Robert Stumberg is a professor of law at Georgetown University Law Center, where he is also the director of the Harrison Institute for Public Law. His past positions include policy director at the Center for Policy Alternatives and legislative counsel for Montgomery County, MD. He has 30 years of experience in legislation, economic development, community lending and housing policy. Most recently, he has studied the impact of trade agreements on state and local government, including energy, water services, prescription drugs, foreign investor rights and agricultural subsidies. His publications include: GATS & Electricity (2005); Trade Policy & Prescription Drugs (2005); Federalism & Political Accountability Under Global Trade Rules, Publius – The Journal of Federalism (2001 with Matthew Porterfield); Preemption & Human Rights, Law & Policy in International Business (2000); and Sovereignty by Subtraction: The Multilateral Agreement on Investment, Cornell Journal of International Law (1998).
Sara Pollock Hoverter
Sara P. Hoverter is a senior fellow and adjunct professor at the Harrison Institute for Public Law, Georgetown University Law Center. Her area of concentration is health policy, including climate change and public health, Medicaid, state and federal health reform, and the use of community health workers to reach vulnerable populations. Her past positions have included law clerk at the National Partnership for Women and Families, research assistant for the Center for Law and the Public’s Health, and program associate at the DC Appleseed Center.
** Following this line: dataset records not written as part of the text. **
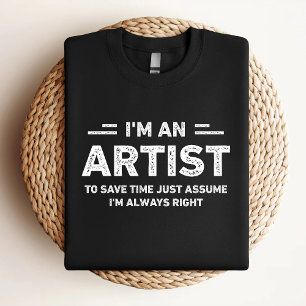 I Am An Artist Funny Artist T-Shirt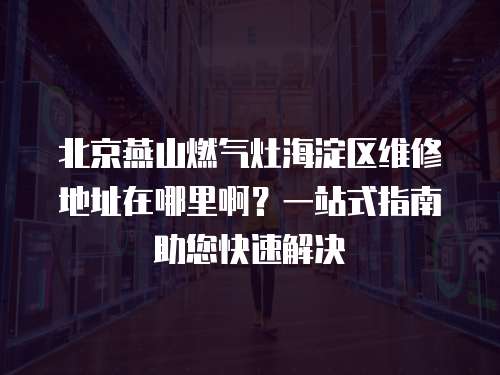 北京燕山燃氣灶海淀區維修地址在哪里??？一站式指南助您快速解決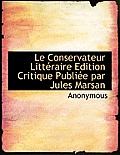 Le Conservateur Litt Raire Edition Critique Publi E Par Jules Marsan
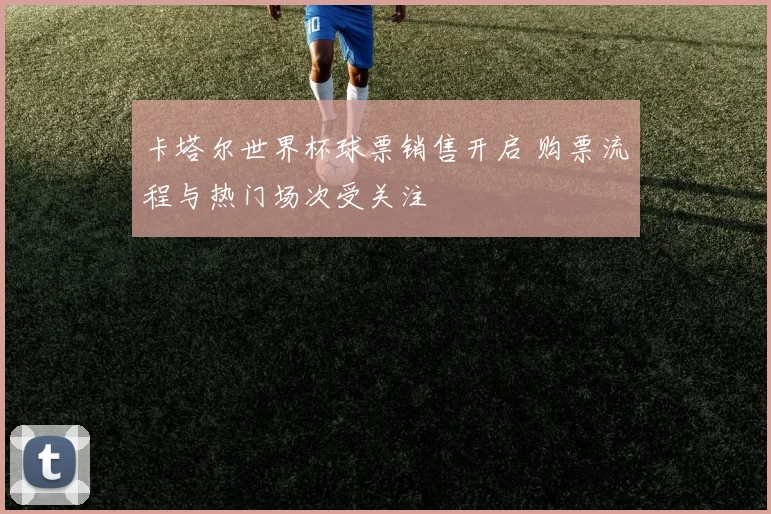 卡塔尔世界杯球票销售开启 购票流程与热门场次受关注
Matthew Porterfield is a senior fellow and adjunct professor of law at the Harrison Institute for Public Law, Georgetown University Law Center, where he leads projects on agriculture, investment and constitutional law. Before coming to Georgetown, he practiced environmental law in Washington, DC. His publications include: An International Common Law of Investor Rights?, University of Pennsylvania Journal of International Economic Law (2006); International Expropriation Rules and Federalism, Stanford Journal of Environmental Law (January 2004); Who Preempted the Massachusetts Burma Law?, Publius – The Journal of Federalism (2002 with Robert Stumberg); and State & Local Foreign Policy Initiatives & Free Speech: The First Amendment as an Instrument of Federalism, Stanford Journal of International Law (1999).